Instruction
Output exactly the lines between the line that contains "With the options" and the last line of the material, counting both.

[Collected data]
Start

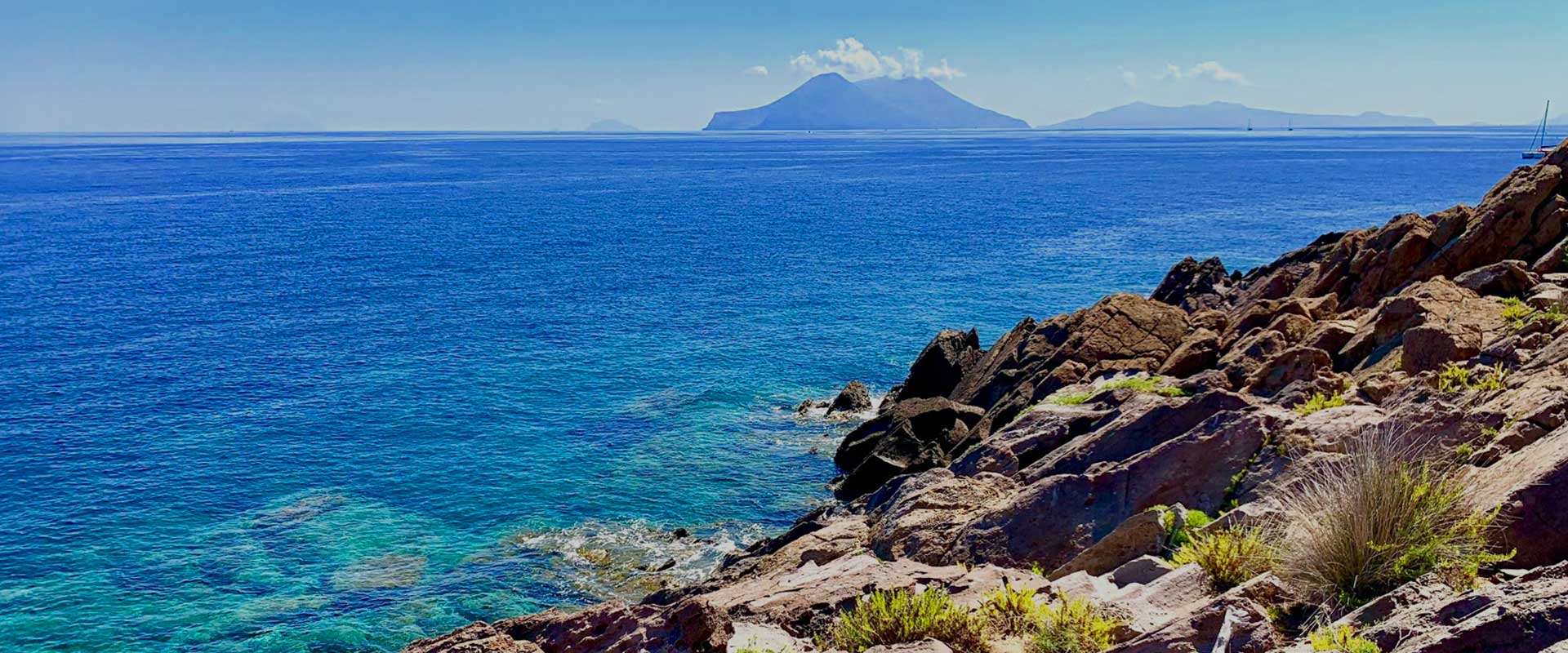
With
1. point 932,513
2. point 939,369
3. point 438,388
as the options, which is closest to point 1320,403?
point 932,513

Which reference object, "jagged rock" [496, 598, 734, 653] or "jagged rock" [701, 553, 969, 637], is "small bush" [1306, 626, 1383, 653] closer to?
"jagged rock" [701, 553, 969, 637]

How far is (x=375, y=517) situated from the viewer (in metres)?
38.2

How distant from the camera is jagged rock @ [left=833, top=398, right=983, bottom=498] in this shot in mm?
38375

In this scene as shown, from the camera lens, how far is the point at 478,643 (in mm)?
18906

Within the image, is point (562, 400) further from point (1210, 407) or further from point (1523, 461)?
point (1523, 461)

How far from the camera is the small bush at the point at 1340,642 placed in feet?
33.5

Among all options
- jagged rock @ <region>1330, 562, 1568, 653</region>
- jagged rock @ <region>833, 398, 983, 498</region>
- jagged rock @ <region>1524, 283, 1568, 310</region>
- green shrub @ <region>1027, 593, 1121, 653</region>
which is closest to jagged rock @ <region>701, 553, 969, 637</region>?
green shrub @ <region>1027, 593, 1121, 653</region>

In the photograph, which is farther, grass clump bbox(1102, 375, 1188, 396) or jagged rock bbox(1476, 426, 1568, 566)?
grass clump bbox(1102, 375, 1188, 396)

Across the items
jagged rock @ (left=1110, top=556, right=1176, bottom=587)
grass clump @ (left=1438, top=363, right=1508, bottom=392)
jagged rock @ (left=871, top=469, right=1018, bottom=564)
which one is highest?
grass clump @ (left=1438, top=363, right=1508, bottom=392)

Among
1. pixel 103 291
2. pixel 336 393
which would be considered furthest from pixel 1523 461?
pixel 103 291

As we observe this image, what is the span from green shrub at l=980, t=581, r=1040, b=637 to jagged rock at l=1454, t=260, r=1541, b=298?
63.9 feet

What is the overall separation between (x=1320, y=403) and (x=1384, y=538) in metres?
10.7

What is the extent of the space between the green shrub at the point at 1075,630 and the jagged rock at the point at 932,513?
7284mm

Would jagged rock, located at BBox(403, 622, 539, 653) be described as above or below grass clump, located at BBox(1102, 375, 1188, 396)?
below
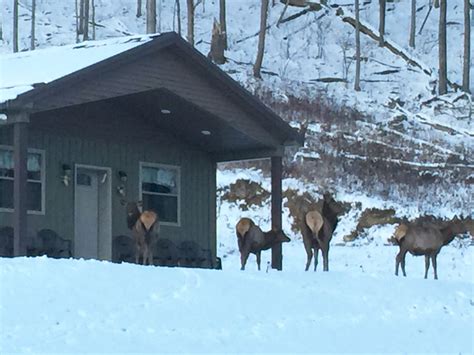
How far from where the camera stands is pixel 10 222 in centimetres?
2222

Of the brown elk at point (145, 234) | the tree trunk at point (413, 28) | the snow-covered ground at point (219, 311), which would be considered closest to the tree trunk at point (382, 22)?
the tree trunk at point (413, 28)

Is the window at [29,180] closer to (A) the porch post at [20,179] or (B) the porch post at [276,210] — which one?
(A) the porch post at [20,179]

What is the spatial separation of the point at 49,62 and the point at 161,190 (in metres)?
4.16

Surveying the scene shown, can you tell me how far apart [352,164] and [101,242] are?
1565cm

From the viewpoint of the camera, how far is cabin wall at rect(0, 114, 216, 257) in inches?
904

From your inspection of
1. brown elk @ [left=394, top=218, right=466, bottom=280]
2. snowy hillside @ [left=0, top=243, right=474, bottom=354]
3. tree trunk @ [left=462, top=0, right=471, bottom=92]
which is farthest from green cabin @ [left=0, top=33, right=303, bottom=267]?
tree trunk @ [left=462, top=0, right=471, bottom=92]

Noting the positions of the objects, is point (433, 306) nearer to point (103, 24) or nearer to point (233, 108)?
point (233, 108)

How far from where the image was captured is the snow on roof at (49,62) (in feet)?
67.2

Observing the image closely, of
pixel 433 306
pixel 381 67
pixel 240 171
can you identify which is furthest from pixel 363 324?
pixel 381 67

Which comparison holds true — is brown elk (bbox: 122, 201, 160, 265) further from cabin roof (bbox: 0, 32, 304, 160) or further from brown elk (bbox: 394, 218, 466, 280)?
brown elk (bbox: 394, 218, 466, 280)

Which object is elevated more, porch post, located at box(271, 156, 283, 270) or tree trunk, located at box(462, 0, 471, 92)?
tree trunk, located at box(462, 0, 471, 92)

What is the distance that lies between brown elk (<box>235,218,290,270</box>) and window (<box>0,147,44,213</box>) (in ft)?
11.9

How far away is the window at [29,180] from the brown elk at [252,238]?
3.64 metres

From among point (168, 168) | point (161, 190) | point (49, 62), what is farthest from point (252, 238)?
point (49, 62)
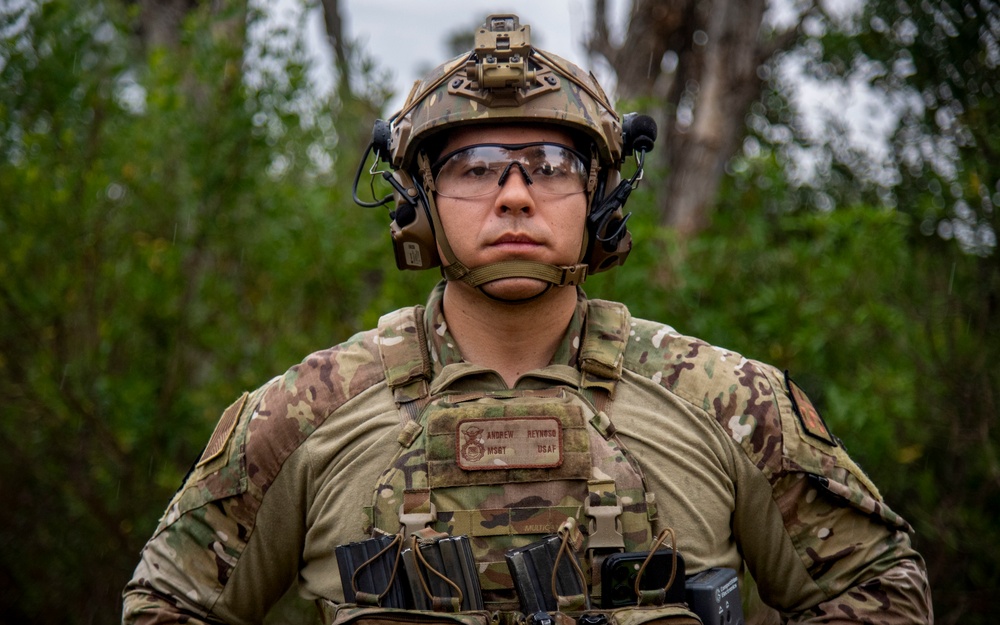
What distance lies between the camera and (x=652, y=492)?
2795 millimetres

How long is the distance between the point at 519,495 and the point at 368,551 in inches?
16.0

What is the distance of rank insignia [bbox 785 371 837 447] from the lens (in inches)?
114

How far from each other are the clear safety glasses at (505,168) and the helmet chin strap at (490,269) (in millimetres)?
68

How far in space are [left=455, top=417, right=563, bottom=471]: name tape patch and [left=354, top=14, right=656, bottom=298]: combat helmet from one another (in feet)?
1.23

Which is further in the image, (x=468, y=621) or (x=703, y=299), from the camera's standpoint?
(x=703, y=299)

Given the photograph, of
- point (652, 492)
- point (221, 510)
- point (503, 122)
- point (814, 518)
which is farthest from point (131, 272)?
point (814, 518)

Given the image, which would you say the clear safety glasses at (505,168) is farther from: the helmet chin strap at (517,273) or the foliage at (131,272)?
the foliage at (131,272)

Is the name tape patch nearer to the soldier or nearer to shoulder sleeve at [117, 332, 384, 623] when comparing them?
the soldier

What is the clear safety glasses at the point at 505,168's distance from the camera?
2.87m

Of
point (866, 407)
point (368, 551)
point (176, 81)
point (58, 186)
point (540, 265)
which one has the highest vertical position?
point (176, 81)

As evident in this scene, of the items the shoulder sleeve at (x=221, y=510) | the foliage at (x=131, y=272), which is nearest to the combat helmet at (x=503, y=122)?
the shoulder sleeve at (x=221, y=510)

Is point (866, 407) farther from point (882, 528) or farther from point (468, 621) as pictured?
point (468, 621)

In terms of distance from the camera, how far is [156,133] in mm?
6172

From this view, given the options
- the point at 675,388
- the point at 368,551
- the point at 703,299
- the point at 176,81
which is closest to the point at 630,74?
the point at 703,299
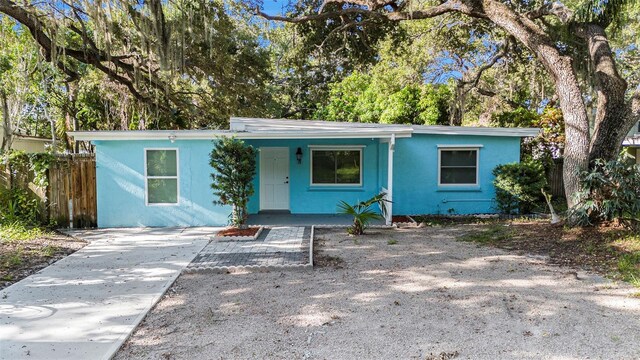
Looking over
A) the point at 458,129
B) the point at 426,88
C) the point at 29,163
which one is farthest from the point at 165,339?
the point at 426,88

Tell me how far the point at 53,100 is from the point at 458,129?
16.9 meters

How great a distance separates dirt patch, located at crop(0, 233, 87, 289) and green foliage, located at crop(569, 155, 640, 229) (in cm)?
958

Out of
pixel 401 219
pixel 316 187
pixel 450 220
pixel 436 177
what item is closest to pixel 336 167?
pixel 316 187

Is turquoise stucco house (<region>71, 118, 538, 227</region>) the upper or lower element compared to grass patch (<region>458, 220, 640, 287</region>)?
upper

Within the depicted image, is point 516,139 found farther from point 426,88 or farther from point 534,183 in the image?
point 426,88

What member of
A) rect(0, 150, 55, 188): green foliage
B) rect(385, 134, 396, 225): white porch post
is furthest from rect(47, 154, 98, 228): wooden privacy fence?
rect(385, 134, 396, 225): white porch post

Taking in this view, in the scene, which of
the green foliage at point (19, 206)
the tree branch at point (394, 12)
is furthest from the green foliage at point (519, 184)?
the green foliage at point (19, 206)

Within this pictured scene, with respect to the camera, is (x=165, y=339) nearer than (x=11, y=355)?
No

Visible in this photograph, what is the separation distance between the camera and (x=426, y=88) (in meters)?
16.7

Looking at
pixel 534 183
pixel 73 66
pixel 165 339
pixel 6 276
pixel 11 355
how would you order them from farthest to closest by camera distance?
pixel 73 66 < pixel 534 183 < pixel 6 276 < pixel 165 339 < pixel 11 355

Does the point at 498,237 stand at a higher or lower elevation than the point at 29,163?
lower

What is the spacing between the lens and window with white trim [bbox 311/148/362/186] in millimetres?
11094

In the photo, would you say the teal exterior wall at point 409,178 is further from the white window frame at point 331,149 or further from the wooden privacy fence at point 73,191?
the wooden privacy fence at point 73,191

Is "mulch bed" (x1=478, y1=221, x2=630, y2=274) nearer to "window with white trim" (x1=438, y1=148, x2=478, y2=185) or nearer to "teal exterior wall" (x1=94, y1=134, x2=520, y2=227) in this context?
"teal exterior wall" (x1=94, y1=134, x2=520, y2=227)
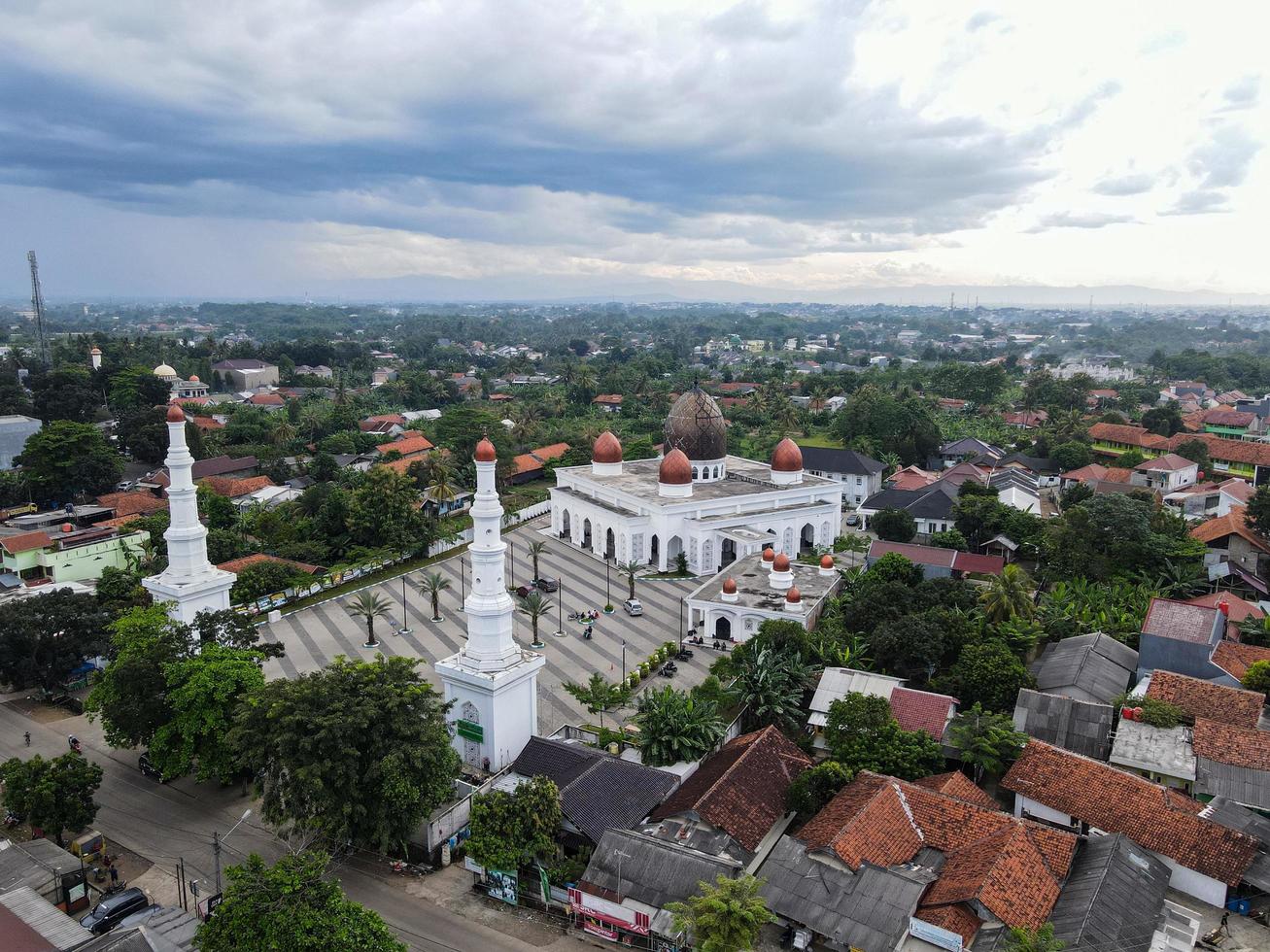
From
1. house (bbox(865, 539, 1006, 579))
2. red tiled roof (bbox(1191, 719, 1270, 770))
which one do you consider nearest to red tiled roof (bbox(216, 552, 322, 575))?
house (bbox(865, 539, 1006, 579))

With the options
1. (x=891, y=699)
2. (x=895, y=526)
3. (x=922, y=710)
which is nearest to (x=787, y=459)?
(x=895, y=526)

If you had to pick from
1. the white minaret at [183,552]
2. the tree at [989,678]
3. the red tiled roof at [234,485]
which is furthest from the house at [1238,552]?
the red tiled roof at [234,485]

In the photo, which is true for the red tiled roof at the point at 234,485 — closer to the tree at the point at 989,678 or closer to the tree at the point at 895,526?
the tree at the point at 895,526

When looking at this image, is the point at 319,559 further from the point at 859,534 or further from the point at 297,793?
the point at 859,534

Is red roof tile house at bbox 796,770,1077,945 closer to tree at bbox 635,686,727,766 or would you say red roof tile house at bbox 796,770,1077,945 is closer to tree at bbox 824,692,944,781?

End

Response to the exercise
With the options
1. (x=891, y=699)
2. (x=895, y=526)
3. (x=922, y=710)
which is nearest to (x=787, y=459)?
(x=895, y=526)

If you had to pick from
1. the white minaret at [183,552]
2. the tree at [989,678]
3. the red tiled roof at [234,485]
which is furthest from the house at [1238,552]?
the red tiled roof at [234,485]

In the photo, which is true for the red tiled roof at the point at 234,485 — closer to the tree at the point at 989,678 or closer to the tree at the point at 895,526?
the tree at the point at 895,526

When looking at this image, is the point at 319,559 further from the point at 859,534 or further from the point at 297,793?
the point at 859,534

Is red roof tile house at bbox 796,770,1077,945 closer to tree at bbox 635,686,727,766 or would you say red roof tile house at bbox 796,770,1077,945 is closer to tree at bbox 824,692,944,781?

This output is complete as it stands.